▶ [Task to complete] Keep every character as it is and output all of the records.

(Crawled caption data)

┄┄┄┄┄┄┄┄┄┄

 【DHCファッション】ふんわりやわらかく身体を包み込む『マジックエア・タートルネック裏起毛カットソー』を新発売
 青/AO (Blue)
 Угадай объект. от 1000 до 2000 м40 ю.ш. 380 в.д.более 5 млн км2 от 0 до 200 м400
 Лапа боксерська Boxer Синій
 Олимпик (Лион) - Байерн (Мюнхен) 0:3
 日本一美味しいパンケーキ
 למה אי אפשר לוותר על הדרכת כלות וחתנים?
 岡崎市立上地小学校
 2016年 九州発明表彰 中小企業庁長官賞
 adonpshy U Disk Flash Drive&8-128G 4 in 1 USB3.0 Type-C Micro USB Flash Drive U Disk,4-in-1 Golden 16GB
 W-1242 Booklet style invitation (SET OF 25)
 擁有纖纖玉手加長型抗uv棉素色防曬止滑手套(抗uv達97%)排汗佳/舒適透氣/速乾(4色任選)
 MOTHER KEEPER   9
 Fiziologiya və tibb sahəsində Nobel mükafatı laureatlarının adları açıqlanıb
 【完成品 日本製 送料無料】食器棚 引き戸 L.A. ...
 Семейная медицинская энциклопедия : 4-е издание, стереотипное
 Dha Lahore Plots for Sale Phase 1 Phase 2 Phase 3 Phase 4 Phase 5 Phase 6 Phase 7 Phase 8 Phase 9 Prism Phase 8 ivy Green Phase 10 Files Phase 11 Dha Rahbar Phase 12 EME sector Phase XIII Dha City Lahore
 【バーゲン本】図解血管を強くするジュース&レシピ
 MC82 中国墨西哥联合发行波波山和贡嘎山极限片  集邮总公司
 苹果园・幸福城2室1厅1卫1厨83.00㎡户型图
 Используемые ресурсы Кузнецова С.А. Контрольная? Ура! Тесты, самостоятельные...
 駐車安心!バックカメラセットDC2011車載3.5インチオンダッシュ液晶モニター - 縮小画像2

┄┄┄┄┄┄┄┄┄┄

▶ [Written reply]
 【DHCファッション】ふんわりやわらかく身体を包み込む『マジックエア・タートルネック裏起毛カットソー』を新発売
 青/AO (Blue)
 Угадай объект. от 1000 до 2000 м40 ю.ш. 380 в.д.более 5 млн км2 от 0 до 200 м400
 Лапа боксерська Boxer Синій
 Олимпик (Лион) - Байерн (Мюнхен) 0:3
 日本一美味しいパンケーキ
 למה אי אפשר לוותר על הדרכת כלות וחתנים?
 岡崎市立上地小学校
 2016年 九州発明表彰 中小企業庁長官賞
 adonpshy U Disk Flash Drive&8-128G 4 in 1 USB3.0 Type-C Micro USB Flash Drive U Disk,4-in-1 Golden 16GB
 W-1242 Booklet style invitation (SET OF 25)
 擁有纖纖玉手加長型抗uv棉素色防曬止滑手套(抗uv達97%)排汗佳/舒適透氣/速乾(4色任選)
 MOTHER KEEPER   9
 Fiziologiya və tibb sahəsində Nobel mükafatı laureatlarının adları açıqlanıb
 【完成品 日本製 送料無料】食器棚 引き戸 L.A. ...
 Семейная медицинская энциклопедия : 4-е издание, стереотипное
 Dha Lahore Plots for Sale Phase 1 Phase 2 Phase 3 Phase 4 Phase 5 Phase 6 Phase 7 Phase 8 Phase 9 Prism Phase 8 ivy Green Phase 10 Files Phase 11 Dha Rahbar Phase 12 EME sector Phase XIII Dha City Lahore
 【バーゲン本】図解血管を強くするジュース&レシピ
 MC82 中国墨西哥联合发行波波山和贡嘎山极限片  集邮总公司
 苹果园・幸福城2室1厅1卫1厨83.00㎡户型图
 Используемые ресурсы Кузнецова С.А. Контрольная? Ура! Тесты, самостоятельные...
 駐車安心!バックカメラセットDC2011車載3.5インチオンダッシュ液晶モニター - 縮小画像2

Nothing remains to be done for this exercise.